*Actions to take:*
1. Summarize the text about Eleanor Kasrils in two sentences.
2. Reproduce part of the text about Eleanor Kasrils word for word, beginning at the words "South African anti-apartheid activist (1936–2009)" and stopping after the words "courier, and fundraiser.".

*Study text:*
[Start of Attachment]

- Born: Eleanor Logan 9 March 1936 Kilmarnock, Scotland
- Died: 8 November 2009 (aged 73) Cape Town
- Spouse: Ronnie Kasrils

= Eleanor Kasrils =

South African anti-apartheid activist (1936–2009)

Eleanor Kasrils (9 March 1936 – 8 November 2009) was a Scottish-South African anti-apartheid activist.

== Early life ==
Eleanor Logan was born in Kilmarnock, Scotland in 1936, the daughter of bookseller Jimmy Logan and Helen Logan. She was raised in Durban, South Africa.

== Activism ==
Eleanor Logan worked in a bookstore in Durban in the early 1960s. She and Ronnie Kasrils were persuaded to campaign against apartheid in the aftermath of the Sharpeville massacre in 1960, as members of Umkhonto we Sizwe (MK), the armed wing of the African National Congress (ANC). In 1961, she helped Kasrils and others steal dynamite from a work site in Durban. She helped Ronnie Kasrils escape house arrest in 1963, and assisted banished and underground activists, as a driver, courier, and fundraiser.

In 1963, Kasrils was detained at Durban Central Prison under the 90 Day Act, and was admitted to the mental hospital at Fort Napier after a hunger strike and a feigned breakdown; she escaped from Fort Napier, at times in disguise as a boy, or passing as a nurse with forged identification, and joined Ronnie Kasrils in Johannesburg. From there, the Kasrils escaped to Bechuanaland (Botswana), again in disguise, and were granted political asylum. They soon moved again, to Tanzania, and eventually to the United Kingdom.

She was an assistant to Oliver Tambo who was the ANC President. She recruited the casting director Susie Figgis to support the cause.

In 1979, she served on the International Year of the Child committee of the African National Congress in London. She worked at the London College of Fashion as an administrator, and remained active on behalf of the ANC in England and Scotland until 1993, when she returned to South Africa with her husband and son. The Kasrils were granted amnesty in 2001. Her husband became South Africa's Minister of Intelligence Services in 2004.

== Personal life and legacy ==
Eleanor married her second husband Ronnie Kasrils in 1964, in Dar es Salaam, after several years together. Her children included Brigid, her daughter from her first marriage, and sons Andrew Kasrils and Christopher Kasrils, both born in London. Upon her death from a stroke in late 2009, at age 73, Nelson Mandela paid tribute to Kasrils' work, and referred to her as a “genteel and elegant Scottish woman”. Her widower published a biography of Kasrils, The Unlikely Secret Agent, in 2010.

[End of Attachment]

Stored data

[Start of Attachment]

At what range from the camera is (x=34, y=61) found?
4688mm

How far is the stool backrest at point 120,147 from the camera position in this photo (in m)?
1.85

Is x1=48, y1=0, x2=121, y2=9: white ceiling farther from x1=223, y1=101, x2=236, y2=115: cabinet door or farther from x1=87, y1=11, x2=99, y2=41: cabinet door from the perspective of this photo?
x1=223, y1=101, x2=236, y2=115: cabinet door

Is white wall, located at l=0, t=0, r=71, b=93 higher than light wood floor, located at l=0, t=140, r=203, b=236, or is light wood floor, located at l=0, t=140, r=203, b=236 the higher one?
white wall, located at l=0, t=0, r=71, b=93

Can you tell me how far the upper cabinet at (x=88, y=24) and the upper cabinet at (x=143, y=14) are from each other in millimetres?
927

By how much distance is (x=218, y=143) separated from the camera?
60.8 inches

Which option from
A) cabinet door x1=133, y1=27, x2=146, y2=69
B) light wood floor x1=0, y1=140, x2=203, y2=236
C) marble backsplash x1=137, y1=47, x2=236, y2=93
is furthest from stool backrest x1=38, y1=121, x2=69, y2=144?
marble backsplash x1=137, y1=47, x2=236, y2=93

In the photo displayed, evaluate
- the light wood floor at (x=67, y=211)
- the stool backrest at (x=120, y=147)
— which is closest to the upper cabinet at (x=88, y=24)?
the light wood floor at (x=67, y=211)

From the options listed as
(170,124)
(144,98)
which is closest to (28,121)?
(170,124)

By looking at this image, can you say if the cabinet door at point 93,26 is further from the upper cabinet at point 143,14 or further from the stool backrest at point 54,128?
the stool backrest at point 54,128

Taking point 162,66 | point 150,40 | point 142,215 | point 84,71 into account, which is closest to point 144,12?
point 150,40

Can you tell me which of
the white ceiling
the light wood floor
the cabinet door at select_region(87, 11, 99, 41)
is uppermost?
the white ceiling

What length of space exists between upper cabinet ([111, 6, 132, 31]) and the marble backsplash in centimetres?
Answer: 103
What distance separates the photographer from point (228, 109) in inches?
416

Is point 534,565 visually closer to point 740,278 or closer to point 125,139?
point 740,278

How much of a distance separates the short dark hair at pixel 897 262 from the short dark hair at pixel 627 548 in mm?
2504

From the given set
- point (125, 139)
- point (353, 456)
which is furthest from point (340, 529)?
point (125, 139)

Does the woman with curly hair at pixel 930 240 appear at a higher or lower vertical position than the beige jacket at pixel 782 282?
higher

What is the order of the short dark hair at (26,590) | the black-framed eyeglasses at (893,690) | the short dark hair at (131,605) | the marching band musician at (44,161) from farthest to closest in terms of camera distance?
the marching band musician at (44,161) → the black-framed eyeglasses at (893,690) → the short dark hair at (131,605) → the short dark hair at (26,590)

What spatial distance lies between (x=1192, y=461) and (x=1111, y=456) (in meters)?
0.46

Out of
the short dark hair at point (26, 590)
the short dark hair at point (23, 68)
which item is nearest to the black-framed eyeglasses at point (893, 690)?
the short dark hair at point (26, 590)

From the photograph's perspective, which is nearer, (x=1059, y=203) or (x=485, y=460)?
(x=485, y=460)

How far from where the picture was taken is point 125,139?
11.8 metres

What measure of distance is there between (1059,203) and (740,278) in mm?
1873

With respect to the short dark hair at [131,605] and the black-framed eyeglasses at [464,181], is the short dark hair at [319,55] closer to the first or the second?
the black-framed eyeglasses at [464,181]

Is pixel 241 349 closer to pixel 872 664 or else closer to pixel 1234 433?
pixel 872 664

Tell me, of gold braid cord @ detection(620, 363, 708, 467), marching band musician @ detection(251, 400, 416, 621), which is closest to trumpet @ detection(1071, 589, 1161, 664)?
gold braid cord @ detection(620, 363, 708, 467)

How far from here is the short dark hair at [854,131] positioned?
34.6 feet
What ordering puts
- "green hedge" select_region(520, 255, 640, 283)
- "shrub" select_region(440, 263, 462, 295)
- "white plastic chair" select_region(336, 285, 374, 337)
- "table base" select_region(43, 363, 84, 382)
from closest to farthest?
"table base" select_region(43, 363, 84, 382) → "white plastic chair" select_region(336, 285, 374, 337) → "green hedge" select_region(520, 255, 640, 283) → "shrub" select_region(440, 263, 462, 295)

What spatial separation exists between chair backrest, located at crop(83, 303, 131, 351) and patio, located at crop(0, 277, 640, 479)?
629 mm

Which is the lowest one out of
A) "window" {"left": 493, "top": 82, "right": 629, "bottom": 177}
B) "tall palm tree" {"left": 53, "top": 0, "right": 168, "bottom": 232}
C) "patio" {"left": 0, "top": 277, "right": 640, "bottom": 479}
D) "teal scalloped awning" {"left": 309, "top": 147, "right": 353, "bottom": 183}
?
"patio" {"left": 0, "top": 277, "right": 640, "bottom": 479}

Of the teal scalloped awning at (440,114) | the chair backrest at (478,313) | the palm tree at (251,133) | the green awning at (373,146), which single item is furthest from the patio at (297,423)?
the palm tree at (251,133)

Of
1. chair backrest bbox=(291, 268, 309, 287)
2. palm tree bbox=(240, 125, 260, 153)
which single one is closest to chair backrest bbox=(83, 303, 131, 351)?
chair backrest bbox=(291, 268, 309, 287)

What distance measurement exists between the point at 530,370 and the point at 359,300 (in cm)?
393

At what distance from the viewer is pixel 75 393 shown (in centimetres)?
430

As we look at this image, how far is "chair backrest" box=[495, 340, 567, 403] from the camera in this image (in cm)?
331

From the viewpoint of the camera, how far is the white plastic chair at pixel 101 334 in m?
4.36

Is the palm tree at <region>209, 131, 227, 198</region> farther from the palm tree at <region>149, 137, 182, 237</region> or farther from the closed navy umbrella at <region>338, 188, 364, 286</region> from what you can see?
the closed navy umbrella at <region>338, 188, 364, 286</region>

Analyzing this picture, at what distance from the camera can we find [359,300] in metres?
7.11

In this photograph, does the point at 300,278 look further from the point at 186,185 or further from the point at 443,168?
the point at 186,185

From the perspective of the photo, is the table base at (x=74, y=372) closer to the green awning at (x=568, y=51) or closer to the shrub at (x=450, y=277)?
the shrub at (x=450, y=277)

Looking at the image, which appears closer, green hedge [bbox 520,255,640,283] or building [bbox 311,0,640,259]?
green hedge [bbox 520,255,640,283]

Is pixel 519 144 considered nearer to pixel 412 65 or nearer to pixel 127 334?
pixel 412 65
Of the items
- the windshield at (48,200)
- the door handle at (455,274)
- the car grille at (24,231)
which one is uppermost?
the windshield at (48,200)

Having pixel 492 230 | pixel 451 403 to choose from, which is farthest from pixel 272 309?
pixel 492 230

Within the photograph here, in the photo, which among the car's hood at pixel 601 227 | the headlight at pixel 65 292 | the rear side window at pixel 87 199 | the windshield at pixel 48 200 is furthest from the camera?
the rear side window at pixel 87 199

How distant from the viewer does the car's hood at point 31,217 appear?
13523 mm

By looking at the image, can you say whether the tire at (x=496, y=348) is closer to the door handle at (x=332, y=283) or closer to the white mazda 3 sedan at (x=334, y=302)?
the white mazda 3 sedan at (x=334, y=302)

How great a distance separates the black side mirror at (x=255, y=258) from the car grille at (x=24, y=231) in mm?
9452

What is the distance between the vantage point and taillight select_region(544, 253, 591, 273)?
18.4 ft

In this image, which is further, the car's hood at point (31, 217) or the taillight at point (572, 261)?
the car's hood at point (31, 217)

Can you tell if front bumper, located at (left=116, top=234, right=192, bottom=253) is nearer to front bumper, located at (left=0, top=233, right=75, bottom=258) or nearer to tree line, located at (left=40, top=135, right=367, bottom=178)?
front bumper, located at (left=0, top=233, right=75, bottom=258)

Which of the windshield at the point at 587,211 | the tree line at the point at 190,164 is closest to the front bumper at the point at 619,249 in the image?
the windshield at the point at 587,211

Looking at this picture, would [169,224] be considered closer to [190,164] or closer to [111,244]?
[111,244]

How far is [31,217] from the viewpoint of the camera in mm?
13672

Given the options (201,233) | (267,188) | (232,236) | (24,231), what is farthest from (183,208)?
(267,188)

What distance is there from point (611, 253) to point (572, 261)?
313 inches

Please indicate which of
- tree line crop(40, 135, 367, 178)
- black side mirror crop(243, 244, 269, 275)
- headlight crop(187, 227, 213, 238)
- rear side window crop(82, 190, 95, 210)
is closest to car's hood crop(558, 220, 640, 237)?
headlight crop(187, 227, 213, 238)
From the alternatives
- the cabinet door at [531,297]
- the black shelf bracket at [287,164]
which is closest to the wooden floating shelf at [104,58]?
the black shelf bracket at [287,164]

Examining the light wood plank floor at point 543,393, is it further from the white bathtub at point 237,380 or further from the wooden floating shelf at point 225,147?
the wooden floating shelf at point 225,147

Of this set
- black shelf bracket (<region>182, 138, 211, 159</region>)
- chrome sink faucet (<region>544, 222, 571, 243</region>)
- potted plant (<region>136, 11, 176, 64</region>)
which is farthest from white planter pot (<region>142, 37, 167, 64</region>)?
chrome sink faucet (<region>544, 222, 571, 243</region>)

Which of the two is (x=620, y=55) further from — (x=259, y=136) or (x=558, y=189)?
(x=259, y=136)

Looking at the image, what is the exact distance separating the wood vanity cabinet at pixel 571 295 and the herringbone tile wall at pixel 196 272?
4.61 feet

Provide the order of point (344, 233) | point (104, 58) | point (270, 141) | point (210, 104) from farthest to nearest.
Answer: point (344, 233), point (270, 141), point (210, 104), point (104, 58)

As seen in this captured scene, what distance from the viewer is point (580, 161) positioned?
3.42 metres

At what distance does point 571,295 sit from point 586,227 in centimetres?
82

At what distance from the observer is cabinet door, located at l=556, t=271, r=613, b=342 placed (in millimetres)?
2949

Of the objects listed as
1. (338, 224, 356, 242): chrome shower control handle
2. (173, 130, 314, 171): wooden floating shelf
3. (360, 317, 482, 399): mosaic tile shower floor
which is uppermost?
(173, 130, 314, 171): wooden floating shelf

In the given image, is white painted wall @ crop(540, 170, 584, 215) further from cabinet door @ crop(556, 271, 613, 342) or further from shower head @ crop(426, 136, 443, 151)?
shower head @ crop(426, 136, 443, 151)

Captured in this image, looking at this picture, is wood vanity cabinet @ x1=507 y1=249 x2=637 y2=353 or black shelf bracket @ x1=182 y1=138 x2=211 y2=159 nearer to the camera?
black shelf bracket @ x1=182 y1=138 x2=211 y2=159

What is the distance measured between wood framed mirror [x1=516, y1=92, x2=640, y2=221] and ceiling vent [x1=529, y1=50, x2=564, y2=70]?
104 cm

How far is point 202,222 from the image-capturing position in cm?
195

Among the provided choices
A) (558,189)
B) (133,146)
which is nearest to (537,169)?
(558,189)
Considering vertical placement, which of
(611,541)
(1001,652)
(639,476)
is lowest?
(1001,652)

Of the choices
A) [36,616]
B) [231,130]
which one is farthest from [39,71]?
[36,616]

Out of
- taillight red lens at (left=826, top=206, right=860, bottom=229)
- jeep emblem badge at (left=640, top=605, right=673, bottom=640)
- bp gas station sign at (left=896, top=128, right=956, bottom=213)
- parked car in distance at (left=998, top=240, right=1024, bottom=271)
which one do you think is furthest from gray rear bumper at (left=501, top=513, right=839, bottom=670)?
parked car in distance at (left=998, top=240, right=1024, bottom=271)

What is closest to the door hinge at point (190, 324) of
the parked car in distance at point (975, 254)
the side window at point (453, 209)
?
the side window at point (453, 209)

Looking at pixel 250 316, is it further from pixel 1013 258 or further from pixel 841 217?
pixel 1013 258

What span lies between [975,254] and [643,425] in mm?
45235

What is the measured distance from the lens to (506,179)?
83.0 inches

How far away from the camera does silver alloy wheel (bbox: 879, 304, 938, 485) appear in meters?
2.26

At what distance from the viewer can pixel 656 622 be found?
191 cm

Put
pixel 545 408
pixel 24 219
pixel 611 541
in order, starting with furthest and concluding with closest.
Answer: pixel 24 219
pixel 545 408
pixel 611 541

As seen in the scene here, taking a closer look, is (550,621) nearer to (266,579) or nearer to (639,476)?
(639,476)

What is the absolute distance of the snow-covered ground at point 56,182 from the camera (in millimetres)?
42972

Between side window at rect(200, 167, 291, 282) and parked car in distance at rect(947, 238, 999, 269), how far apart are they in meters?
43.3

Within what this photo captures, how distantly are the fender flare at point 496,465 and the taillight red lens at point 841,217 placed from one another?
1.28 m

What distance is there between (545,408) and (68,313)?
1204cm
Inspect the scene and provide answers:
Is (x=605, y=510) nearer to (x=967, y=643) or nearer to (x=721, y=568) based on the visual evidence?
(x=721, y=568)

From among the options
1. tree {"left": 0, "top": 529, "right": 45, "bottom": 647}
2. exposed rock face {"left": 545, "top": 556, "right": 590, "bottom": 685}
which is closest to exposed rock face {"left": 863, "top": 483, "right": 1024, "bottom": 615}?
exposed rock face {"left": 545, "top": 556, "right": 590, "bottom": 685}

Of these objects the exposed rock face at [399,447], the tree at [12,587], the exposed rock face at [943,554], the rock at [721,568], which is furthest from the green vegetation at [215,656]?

[End of Attachment]

*Solutions to the exercise:*
1. Eleanor Kasrils (1936–2009) was a Scottish-South African anti-apartheid activist who was born in Kilmarnock, raised in Durban, and joined Umkhonto we Sizwe with Ronnie Kasrils after the Sharpeville massacre. After escaping from Fort Napier, she went with Ronnie Kasrils to Bechuanaland, Tanzania, and eventually the United Kingdom, where she remained active for the ANC until returning to South Africa in 1993.

2.
South African anti-apartheid activist (1936–2009)

Eleanor Kasrils (9 March 1936 – 8 November 2009) was a Scottish-South African anti-apartheid activist.

== Early life ==
Eleanor Logan was born in Kilmarnock, Scotland in 1936, the daughter of bookseller Jimmy Logan and Helen Logan. She was raised in Durban, South Africa.

== Activism ==
Eleanor Logan worked in a bookstore in Durban in the early 1960s. She and Ronnie Kasrils were persuaded to campaign against apartheid in the aftermath of the Sharpeville massacre in 1960, as members of Umkhonto we Sizwe (MK), the armed wing of the African National Congress (ANC). In 1961, she helped Kasrils and others steal dynamite from a work site in Durban. She helped Ronnie Kasrils escape house arrest in 1963, and assisted banished and underground activists, as a driver, courier, and fundraiser.